This Month we talk to author Marianna Shek about her picture book for adults The Stolen Button, which Marianna is currently funding for self-publication through Kickstarter. You can donate to her fund here.

Hearts are stolen every day, but a stolen belly button- well, that has consequences! When willful Mei Ling wheedles her mother Lady Lin into taking her to the circus, she catches the attention of the orphan Fang Fei. The envious girl traps Mei Ling in the mirror maze, then offers her safe passage home in exchange for her navel.  

Although The Stolen Button is a picture book, it is intended for an older audience (12+) At 48 pages, it is much longer than a traditional picture book and contains dark themes.

Tell us about yourself
Okay I’m a writer, I guess that’s what I identify as now. It’s a long history of how I got to be a writer. But in the past I’ve been a pharmacist and I was that for about ten years. Then I decided I really wanted to be a ceramic artist. So I did that for a while. Then while I was doing ceramics I realised that I really wanted to learn drawing because it was really holding me back from doing my ceramic work so to learn drawing I went to uni to learn animation and that’s when I quit being a pharmacist. And then from animation I decided I wanted to do script writing, so that I could be an animation script writer, and then from there I really just got into storytelling and I just wasn’t happy doing the animation, I wanted to do the story. So from there it became novel writing and that’s who I am now.

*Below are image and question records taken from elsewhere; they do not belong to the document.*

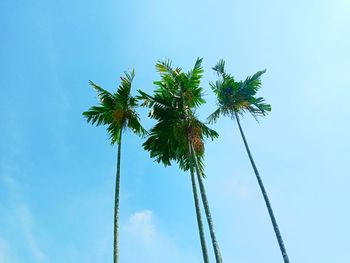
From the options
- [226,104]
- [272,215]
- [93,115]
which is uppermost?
[226,104]

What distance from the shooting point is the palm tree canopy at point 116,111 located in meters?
18.6

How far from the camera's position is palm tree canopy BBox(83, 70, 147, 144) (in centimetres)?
1856

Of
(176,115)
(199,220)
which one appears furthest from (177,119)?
(199,220)

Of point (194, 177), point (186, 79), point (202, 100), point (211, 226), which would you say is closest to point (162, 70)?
point (186, 79)

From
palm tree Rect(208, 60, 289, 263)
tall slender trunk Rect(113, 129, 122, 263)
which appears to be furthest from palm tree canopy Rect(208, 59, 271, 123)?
tall slender trunk Rect(113, 129, 122, 263)

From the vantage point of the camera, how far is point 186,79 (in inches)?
751

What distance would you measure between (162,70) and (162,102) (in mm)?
1893

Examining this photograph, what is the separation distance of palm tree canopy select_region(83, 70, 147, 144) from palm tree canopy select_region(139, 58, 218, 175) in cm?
79

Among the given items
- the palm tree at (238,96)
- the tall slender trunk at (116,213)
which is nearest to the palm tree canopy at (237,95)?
the palm tree at (238,96)

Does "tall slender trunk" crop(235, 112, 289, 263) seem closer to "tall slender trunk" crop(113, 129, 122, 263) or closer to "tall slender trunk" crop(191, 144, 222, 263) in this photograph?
"tall slender trunk" crop(191, 144, 222, 263)

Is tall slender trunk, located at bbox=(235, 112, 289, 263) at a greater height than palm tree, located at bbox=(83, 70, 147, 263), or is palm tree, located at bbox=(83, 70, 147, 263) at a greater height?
palm tree, located at bbox=(83, 70, 147, 263)

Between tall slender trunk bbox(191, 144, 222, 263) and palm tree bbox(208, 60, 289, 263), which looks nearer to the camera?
tall slender trunk bbox(191, 144, 222, 263)

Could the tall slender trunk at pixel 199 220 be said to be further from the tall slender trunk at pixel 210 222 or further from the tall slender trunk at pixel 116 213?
the tall slender trunk at pixel 116 213

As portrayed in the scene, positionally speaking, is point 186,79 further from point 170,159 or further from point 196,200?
point 196,200
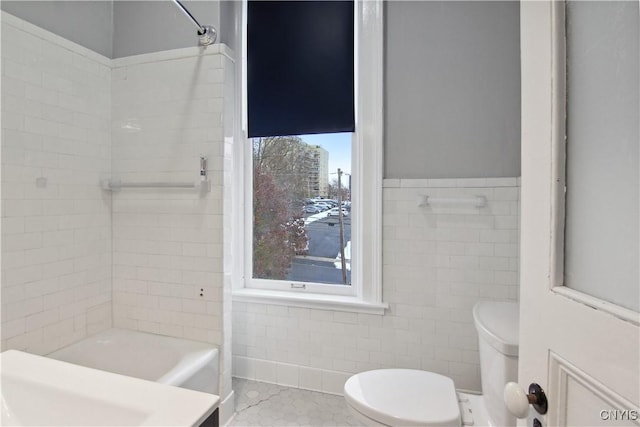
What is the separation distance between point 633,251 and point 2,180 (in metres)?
2.14

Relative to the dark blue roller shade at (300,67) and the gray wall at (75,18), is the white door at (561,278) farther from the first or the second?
the gray wall at (75,18)

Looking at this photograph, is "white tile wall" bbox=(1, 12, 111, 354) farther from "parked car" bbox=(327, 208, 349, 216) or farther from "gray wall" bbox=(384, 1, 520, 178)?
"gray wall" bbox=(384, 1, 520, 178)

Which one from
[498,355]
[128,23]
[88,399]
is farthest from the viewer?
[128,23]

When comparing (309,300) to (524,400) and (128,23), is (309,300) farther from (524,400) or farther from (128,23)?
(128,23)

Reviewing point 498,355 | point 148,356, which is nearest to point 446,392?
point 498,355

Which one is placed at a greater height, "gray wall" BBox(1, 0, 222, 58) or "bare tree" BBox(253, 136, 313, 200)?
"gray wall" BBox(1, 0, 222, 58)

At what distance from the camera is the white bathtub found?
1603 mm

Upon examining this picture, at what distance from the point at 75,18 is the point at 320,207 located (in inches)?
69.1

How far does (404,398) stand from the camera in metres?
1.29

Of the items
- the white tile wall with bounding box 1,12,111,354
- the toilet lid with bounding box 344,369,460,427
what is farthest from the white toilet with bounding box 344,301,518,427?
the white tile wall with bounding box 1,12,111,354

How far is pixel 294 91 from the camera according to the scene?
6.63 ft

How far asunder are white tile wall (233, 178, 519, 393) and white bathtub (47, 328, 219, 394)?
0.54 meters

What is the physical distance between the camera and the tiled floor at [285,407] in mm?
1715

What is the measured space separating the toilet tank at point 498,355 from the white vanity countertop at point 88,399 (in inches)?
39.7
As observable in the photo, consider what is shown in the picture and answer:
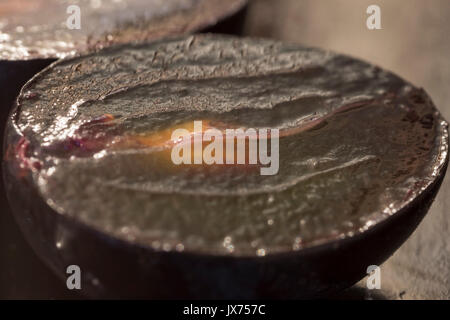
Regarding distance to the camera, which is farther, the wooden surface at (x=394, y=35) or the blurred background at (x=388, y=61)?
the wooden surface at (x=394, y=35)

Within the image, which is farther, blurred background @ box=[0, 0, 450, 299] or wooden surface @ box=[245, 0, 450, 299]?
wooden surface @ box=[245, 0, 450, 299]

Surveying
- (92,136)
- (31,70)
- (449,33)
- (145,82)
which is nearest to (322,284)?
(92,136)

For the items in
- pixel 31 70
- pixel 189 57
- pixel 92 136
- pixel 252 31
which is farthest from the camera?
pixel 252 31

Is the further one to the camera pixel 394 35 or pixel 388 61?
pixel 394 35

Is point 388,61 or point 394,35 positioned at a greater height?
point 394,35

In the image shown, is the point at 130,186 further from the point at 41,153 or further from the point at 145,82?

So you’ve done quite a range of things
I guess that’s just part of the convoluted path I took. I know some people have their niche and just love it and will do it for twenty or thirty years but I was always just interested in experimenting and trying these things and going ‘oooh what’s this about’ and ‘I want to try ceramics’ and ‘I want to try drawing’ but I think I have settled because all along I’ve been writing short stories but it really took this time to arrive at ‘I want to do this now for a very long time’.

Is there a particular form you prefer?
Yes definitely the novel writing. So this picture book is actually a passion project left over from my animation days when I really loved, well I still really love, image and the visual but to me I guess I’d rather put that on the back burner and focus on my writing. I actually just finished my PhD and for my PhD I did interactive storytelling thinking I could merge all the different art forms like the visual, the interactive and the narrative and I did that and I think that’s the thing that really brought it all together; that the part I really loved is just the narrative and just fine tuning the words.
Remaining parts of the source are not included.